_Exercise directions:_ Retype every entry below without any change.

Stored data entries
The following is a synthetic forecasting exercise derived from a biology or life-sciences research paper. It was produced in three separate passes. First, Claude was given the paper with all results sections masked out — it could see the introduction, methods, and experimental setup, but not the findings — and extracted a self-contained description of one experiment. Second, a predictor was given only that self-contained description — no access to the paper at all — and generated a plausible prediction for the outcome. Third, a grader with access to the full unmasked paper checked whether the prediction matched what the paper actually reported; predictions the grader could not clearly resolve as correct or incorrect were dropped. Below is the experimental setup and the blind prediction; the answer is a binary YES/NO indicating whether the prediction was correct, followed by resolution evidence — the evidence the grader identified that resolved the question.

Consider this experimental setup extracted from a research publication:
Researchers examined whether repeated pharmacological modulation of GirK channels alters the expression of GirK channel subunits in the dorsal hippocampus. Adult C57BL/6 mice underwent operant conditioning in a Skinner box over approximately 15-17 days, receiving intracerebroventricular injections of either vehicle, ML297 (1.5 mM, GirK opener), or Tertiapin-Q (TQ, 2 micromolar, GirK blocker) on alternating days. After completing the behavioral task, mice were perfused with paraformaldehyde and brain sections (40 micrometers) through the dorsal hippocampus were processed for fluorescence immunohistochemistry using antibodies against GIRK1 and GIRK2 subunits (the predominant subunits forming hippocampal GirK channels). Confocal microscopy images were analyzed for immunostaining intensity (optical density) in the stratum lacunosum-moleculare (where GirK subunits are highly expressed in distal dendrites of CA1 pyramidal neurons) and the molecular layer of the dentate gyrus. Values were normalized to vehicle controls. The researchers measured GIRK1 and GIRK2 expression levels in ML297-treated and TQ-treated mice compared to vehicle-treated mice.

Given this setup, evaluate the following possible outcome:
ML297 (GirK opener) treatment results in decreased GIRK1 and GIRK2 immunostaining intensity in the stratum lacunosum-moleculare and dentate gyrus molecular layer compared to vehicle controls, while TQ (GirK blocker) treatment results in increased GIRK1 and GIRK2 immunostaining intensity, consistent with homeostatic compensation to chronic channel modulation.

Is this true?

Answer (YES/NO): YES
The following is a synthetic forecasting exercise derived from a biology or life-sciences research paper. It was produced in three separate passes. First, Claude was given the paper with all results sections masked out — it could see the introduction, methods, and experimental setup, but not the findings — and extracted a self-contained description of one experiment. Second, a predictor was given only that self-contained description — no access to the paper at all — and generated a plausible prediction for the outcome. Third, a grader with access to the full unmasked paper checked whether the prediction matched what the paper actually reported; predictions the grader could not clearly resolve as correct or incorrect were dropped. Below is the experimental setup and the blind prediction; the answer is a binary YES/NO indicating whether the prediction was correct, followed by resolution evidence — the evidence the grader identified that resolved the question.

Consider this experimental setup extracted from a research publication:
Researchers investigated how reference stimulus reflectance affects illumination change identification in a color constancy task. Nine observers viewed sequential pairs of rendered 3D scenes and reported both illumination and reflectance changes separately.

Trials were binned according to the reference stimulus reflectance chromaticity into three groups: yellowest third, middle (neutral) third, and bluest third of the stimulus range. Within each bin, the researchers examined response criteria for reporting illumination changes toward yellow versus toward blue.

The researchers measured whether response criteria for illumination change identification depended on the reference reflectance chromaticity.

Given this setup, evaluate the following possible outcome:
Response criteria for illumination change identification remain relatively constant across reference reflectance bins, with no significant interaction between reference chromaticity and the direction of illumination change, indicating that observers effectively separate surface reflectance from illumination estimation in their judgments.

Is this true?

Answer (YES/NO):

_The answer:_
The following is a synthetic forecasting exercise derived from a biology or life-sciences research paper. It was produced in three separate passes. First, Claude was given the paper with all results sections masked out — it could see the introduction, methods, and experimental setup, but not the findings — and extracted a self-contained description of one experiment. Second, a predictor was given only that self-contained description — no access to the paper at all — and generated a plausible prediction for the outcome. Third, a grader with access to the full unmasked paper checked whether the prediction matched what the paper actually reported; predictions the grader could not clearly resolve as correct or incorrect were dropped. Below is the experimental setup and the blind prediction; the answer is a binary YES/NO indicating whether the prediction was correct, followed by resolution evidence — the evidence the grader identified that resolved the question.

Consider this experimental setup extracted from a research publication:
Researchers examined whether repeated pharmacological modulation of GirK channels alters the expression of GirK channel subunits in the dorsal hippocampus. Adult C57BL/6 mice underwent operant conditioning in a Skinner box over approximately 15-17 days, receiving intracerebroventricular injections of either vehicle, ML297 (1.5 mM, GirK opener), or Tertiapin-Q (TQ, 2 micromolar, GirK blocker) on alternating days. After completing the behavioral task, mice were perfused with paraformaldehyde and brain sections (40 micrometers) through the dorsal hippocampus were processed for fluorescence immunohistochemistry using antibodies against GIRK1 and GIRK2 subunits (the predominant subunits forming hippocampal GirK channels). Confocal microscopy images were analyzed for immunostaining intensity (optical density) in the stratum lacunosum-moleculare (where GirK subunits are highly expressed in distal dendrites of CA1 pyramidal neurons) and the molecular layer of the dentate gyrus. Values were normalized to vehicle controls. The researchers measured GIRK1 and GIRK2 expression levels in ML297-treated and TQ-treated mice compared to vehicle-treated mice.

Given this setup, evaluate the following possible outcome:
ML297 (GirK opener) treatment results in decreased GIRK1 and GIRK2 immunostaining intensity in the stratum lacunosum-moleculare and dentate gyrus molecular layer compared to vehicle controls, while TQ (GirK blocker) treatment results in increased GIRK1 and GIRK2 immunostaining intensity, consistent with homeostatic compensation to chronic channel modulation.

Is this true?

Answer (YES/NO): YES
The following is a synthetic forecasting exercise derived from a biology or life-sciences research paper. It was produced in three separate passes. First, Claude was given the paper with all results sections masked out — it could see the introduction, methods, and experimental setup, but not the findings — and extracted a self-contained description of one experiment. Second, a predictor was given only that self-contained description — no access to the paper at all — and generated a plausible prediction for the outcome. Third, a grader with access to the full unmasked paper checked whether the prediction matched what the paper actually reported; predictions the grader could not clearly resolve as correct or incorrect were dropped. Below is the experimental setup and the blind prediction; the answer is a binary YES/NO indicating whether the prediction was correct, followed by resolution evidence — the evidence the grader identified that resolved the question.

Consider this experimental setup extracted from a research publication:
Researchers investigated how reference stimulus reflectance affects illumination change identification in a color constancy task. Nine observers viewed sequential pairs of rendered 3D scenes and reported both illumination and reflectance changes separately.

Trials were binned according to the reference stimulus reflectance chromaticity into three groups: yellowest third, middle (neutral) third, and bluest third of the stimulus range. Within each bin, the researchers examined response criteria for reporting illumination changes toward yellow versus toward blue.

The researchers measured whether response criteria for illumination change identification depended on the reference reflectance chromaticity.

Given this setup, evaluate the following possible outcome:
Response criteria for illumination change identification remain relatively constant across reference reflectance bins, with no significant interaction between reference chromaticity and the direction of illumination change, indicating that observers effectively separate surface reflectance from illumination estimation in their judgments.

Is this true?

Answer (YES/NO):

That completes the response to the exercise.